Kevin M wrote:To add a bit more to the geometric math subtraction of ER ...
The return values are annualized return, also referred to as compound annual growth rate, or CAGR. This is the value, r, that you can plug into this formula to get cumulative growth over N years:
(1 + r) ^ N
Since we are compounding r over N years, we must subtract the expense ratio, E, from the gross return, R, in a way that also works with compounding. This is because the expense is subtracted each year, reducing the net amount you have to continue compounding in subsequent years.
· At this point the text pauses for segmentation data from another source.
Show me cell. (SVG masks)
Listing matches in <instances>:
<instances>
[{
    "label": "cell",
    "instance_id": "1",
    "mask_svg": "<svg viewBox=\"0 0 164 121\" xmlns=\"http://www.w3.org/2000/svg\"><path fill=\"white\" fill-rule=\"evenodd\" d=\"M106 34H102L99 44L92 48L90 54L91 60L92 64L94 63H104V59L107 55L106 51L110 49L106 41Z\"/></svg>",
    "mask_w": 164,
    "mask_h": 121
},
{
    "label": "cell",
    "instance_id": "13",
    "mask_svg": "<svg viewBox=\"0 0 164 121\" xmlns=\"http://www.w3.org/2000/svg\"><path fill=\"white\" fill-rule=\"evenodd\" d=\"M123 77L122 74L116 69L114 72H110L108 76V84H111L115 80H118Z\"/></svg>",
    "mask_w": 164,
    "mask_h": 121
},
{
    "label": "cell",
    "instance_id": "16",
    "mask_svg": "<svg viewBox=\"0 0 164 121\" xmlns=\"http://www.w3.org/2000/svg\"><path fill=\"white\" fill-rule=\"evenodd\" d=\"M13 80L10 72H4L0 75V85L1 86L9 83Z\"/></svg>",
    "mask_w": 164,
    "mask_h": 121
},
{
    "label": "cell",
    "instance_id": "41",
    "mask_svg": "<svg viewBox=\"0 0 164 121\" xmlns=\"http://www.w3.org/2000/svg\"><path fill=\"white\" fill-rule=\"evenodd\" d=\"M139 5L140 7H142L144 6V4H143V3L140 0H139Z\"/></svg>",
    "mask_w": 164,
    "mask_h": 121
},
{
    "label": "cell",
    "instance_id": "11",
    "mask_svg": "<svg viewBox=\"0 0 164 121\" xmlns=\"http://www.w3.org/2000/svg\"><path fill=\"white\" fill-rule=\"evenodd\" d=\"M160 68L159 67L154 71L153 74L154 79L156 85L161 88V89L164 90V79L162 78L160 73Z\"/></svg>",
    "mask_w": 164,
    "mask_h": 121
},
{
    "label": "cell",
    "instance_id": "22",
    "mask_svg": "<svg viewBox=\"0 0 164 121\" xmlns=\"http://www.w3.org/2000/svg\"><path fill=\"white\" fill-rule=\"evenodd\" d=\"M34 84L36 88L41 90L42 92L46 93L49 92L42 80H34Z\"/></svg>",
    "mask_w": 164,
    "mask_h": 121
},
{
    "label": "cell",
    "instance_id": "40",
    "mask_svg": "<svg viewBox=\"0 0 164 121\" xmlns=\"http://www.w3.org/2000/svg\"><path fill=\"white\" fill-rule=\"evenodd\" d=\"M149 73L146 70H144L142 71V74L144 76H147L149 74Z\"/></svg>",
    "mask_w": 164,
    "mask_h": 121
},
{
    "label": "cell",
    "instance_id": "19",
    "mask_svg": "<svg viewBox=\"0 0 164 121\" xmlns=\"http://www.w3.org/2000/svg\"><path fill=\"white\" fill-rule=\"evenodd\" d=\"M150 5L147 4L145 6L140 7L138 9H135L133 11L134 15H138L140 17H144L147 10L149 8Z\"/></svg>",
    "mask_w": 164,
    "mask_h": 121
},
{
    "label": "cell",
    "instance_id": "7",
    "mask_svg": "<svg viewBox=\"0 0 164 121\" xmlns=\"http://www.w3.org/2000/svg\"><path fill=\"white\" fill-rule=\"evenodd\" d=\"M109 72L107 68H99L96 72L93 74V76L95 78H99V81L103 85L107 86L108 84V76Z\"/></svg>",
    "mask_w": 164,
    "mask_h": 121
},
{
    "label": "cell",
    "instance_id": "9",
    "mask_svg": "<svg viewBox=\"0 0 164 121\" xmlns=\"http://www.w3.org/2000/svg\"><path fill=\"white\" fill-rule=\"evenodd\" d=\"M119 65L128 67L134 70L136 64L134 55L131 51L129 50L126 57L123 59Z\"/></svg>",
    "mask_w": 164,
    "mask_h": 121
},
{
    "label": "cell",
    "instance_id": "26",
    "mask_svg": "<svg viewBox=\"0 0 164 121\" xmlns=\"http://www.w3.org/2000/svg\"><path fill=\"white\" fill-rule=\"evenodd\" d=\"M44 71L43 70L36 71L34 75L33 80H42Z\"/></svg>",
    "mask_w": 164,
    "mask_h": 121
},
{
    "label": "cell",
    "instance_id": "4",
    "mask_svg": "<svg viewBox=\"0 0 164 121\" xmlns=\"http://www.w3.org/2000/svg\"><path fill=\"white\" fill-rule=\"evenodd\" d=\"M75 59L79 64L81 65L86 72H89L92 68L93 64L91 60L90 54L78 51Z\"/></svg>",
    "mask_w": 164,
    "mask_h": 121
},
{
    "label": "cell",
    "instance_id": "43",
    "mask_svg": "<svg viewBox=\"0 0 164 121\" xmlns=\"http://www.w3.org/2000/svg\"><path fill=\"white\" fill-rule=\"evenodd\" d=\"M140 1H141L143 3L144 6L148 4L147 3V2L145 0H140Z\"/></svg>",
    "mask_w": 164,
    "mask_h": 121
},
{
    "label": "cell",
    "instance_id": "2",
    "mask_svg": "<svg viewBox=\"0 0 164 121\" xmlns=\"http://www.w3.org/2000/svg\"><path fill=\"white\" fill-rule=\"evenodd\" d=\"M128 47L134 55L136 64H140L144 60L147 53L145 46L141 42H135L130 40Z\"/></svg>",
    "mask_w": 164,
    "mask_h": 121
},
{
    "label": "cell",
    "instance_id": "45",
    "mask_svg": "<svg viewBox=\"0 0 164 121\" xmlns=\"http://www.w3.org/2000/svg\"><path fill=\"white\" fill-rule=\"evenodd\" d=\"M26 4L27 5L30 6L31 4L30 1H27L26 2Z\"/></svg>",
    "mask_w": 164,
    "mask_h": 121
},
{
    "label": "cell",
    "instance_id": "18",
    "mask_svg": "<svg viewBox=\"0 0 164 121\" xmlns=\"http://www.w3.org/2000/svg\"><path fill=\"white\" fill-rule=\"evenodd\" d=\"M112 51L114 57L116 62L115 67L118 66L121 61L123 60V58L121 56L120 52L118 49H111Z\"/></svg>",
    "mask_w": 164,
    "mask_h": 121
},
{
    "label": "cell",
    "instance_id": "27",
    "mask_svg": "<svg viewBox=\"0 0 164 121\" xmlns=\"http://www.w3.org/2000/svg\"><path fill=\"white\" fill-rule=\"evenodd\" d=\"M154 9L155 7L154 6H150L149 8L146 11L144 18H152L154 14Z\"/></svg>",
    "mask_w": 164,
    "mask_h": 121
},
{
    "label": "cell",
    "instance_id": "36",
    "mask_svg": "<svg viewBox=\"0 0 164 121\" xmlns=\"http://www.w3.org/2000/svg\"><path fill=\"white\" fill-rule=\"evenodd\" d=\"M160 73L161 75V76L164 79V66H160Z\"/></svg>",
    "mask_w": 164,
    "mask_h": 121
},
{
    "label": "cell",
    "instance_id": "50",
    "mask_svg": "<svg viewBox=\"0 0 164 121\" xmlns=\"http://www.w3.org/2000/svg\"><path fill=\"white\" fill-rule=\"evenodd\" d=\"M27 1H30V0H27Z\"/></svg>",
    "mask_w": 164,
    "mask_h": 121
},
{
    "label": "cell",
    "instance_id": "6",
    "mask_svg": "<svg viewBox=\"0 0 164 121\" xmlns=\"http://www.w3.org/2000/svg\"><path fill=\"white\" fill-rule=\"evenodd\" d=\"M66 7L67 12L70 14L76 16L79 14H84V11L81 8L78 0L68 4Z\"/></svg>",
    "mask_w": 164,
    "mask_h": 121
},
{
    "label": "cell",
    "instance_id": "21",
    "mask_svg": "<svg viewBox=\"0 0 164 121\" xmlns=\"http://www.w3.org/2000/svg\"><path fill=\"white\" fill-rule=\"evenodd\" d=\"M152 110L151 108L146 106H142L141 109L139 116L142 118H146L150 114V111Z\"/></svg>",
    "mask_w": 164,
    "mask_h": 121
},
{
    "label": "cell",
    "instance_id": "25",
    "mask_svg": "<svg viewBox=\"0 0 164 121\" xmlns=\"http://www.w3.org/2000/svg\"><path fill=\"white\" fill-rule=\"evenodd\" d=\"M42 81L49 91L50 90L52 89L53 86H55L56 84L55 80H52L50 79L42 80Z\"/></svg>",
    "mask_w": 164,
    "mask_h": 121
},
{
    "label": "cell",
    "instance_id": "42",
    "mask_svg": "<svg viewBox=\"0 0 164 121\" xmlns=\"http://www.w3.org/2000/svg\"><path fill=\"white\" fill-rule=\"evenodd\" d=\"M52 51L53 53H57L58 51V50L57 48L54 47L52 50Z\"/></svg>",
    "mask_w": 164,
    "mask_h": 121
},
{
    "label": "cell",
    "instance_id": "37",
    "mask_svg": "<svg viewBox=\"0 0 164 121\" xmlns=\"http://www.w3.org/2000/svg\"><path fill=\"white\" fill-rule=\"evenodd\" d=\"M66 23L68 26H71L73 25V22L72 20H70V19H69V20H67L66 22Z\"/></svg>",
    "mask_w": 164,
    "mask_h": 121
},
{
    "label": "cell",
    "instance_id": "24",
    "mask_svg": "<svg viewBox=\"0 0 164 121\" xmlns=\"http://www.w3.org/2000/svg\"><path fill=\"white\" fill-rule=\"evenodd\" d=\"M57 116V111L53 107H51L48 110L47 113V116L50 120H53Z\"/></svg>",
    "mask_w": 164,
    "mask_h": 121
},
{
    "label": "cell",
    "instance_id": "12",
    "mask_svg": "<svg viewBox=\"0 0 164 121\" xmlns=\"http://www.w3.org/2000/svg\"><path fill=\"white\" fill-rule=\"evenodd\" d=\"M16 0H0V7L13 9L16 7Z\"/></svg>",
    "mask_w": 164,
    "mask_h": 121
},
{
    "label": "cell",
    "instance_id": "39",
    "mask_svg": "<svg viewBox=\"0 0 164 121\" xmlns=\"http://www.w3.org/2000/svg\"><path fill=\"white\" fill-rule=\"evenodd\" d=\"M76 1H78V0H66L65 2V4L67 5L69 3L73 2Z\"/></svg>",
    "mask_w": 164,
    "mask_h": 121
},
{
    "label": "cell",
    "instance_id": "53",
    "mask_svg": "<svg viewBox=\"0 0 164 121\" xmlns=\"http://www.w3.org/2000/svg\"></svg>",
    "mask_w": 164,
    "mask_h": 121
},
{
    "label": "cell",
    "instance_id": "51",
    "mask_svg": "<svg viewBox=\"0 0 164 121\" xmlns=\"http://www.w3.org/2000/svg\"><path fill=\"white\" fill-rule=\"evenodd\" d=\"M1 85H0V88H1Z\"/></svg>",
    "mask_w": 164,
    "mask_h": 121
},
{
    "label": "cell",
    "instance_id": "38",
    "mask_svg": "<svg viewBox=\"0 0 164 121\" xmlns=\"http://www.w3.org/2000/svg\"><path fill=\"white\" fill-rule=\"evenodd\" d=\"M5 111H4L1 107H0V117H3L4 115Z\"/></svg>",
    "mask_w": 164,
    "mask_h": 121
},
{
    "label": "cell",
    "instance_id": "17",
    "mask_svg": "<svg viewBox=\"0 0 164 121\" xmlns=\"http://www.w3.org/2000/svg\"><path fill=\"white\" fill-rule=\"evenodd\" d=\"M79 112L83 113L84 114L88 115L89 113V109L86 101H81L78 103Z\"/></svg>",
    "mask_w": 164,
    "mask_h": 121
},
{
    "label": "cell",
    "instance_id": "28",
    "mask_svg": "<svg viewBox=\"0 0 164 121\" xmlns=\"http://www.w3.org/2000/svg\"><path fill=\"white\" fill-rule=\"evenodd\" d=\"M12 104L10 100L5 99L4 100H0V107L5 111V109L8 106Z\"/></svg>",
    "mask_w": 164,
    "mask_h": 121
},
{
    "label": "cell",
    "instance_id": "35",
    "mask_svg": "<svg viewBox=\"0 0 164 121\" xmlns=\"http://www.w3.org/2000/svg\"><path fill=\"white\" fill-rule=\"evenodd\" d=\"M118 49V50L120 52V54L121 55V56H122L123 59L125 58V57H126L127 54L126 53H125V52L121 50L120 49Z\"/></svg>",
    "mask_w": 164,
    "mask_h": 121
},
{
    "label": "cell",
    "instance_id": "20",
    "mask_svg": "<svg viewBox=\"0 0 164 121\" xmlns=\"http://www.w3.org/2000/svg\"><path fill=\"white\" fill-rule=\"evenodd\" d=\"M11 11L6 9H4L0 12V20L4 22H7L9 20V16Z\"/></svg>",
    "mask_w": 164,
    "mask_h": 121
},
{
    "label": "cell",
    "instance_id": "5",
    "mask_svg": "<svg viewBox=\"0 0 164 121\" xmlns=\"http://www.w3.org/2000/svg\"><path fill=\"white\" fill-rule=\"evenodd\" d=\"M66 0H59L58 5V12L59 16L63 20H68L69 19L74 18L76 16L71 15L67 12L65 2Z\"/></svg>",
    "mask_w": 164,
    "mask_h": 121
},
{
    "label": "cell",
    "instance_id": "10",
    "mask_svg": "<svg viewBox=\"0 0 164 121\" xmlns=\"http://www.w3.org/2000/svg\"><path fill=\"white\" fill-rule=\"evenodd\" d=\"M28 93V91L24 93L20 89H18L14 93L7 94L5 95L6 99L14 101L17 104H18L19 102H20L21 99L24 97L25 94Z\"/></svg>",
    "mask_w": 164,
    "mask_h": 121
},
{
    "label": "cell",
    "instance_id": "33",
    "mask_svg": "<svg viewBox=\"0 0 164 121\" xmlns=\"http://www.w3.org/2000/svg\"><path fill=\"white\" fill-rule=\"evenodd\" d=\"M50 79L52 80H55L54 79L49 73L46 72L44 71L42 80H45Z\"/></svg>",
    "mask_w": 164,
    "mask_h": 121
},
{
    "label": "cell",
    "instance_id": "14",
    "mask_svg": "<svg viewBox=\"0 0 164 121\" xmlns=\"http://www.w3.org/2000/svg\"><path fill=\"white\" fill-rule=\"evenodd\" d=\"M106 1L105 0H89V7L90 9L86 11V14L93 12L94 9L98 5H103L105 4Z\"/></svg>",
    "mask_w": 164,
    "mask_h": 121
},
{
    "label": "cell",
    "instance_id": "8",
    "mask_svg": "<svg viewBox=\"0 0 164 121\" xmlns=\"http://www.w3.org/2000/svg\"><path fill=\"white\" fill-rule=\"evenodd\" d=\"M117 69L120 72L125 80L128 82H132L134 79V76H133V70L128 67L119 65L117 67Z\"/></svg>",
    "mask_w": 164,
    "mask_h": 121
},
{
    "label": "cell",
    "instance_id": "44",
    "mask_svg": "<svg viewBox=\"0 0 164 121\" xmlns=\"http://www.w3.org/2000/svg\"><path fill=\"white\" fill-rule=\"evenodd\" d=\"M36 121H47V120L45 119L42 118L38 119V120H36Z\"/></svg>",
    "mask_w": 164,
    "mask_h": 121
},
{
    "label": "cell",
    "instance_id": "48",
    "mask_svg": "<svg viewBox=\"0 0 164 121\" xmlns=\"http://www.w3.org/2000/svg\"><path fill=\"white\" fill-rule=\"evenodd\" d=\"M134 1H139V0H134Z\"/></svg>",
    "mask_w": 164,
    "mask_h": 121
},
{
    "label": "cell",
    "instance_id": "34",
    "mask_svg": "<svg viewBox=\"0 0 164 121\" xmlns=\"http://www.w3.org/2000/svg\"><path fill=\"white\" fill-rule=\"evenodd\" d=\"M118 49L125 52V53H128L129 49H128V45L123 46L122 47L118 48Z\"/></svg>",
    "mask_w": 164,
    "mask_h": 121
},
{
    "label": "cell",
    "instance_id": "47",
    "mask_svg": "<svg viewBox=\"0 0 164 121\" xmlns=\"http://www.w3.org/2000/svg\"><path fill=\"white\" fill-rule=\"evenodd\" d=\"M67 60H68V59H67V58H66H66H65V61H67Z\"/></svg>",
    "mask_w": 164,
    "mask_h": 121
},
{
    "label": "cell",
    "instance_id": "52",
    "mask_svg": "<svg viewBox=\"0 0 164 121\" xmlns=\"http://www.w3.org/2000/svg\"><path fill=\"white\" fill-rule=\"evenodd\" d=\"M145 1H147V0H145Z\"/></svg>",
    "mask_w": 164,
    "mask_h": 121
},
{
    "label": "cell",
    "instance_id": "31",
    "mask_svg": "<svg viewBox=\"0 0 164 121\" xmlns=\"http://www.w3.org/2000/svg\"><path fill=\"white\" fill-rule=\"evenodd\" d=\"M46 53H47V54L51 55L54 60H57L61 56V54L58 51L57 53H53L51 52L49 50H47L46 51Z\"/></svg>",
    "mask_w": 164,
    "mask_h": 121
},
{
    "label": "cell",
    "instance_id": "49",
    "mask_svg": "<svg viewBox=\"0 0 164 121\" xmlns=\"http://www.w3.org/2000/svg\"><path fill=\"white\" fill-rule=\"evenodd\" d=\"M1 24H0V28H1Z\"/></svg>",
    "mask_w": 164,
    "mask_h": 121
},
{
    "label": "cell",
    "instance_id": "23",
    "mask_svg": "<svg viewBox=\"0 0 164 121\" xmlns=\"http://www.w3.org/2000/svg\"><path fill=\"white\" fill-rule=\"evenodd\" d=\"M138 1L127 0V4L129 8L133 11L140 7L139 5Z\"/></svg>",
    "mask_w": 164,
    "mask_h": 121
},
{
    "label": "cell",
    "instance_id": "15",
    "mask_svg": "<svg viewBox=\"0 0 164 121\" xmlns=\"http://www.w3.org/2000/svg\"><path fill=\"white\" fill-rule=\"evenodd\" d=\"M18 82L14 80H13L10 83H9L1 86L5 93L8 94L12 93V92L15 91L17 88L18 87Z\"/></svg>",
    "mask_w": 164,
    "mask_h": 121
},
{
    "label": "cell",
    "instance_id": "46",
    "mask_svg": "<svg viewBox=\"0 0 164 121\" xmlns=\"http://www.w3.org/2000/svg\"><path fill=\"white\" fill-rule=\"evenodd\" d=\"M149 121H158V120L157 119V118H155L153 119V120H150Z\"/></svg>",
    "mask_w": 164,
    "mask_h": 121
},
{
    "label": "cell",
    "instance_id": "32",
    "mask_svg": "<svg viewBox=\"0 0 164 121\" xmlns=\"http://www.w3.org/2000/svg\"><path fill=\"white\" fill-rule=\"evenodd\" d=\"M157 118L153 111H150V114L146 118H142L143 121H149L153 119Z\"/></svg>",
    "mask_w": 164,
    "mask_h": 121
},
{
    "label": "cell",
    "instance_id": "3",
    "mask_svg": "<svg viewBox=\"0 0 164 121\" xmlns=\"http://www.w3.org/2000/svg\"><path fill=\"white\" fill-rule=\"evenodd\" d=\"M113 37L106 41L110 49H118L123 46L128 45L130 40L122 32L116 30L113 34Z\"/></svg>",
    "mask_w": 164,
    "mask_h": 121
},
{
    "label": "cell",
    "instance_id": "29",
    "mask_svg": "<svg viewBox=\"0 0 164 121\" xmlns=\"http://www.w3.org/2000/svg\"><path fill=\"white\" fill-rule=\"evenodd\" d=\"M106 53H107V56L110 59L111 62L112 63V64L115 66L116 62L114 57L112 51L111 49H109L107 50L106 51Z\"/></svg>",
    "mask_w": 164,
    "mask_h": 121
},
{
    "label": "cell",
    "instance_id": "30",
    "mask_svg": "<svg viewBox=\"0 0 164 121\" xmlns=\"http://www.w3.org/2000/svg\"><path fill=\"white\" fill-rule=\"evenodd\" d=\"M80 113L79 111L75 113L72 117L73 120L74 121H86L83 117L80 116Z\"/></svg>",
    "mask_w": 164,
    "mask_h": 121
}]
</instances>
Note that if you plug in reasonable values, the difference between R - E and (1+R)/(1+E) - 1 is quite small. Try it with R = 2% and E = 0.2%, in which case R - E = 1.800%, while (1+R)/(1+E)-1 = 1.796%, so they both round to 1.80%. Or try it with R=5% and E=0.2%, and you get 4.80% vs. 4.79%--again, not much difference.
Note the similarity to the difference between the exact and approximate formulas for adjusting returns for inflation. The approximate formula is r = R - I, where r is real return, R is nominal return, and I is inflation rate. The exact formula is r = (1+R)/(1+I) - 1. Again, plugging in some sample numbers, I'll use R = 5% and I = 2%.
Approximate: r = R - I = 5% - 2% = 3%.
Exact: r = (1+R)/(1+I) - 1 = 1.05/1.02 - 1 = 2.94%.
Pretty close, so most people are going to be OK with the approximate value, but it's not exactly correct, and when compounded over many years could make a relevant difference.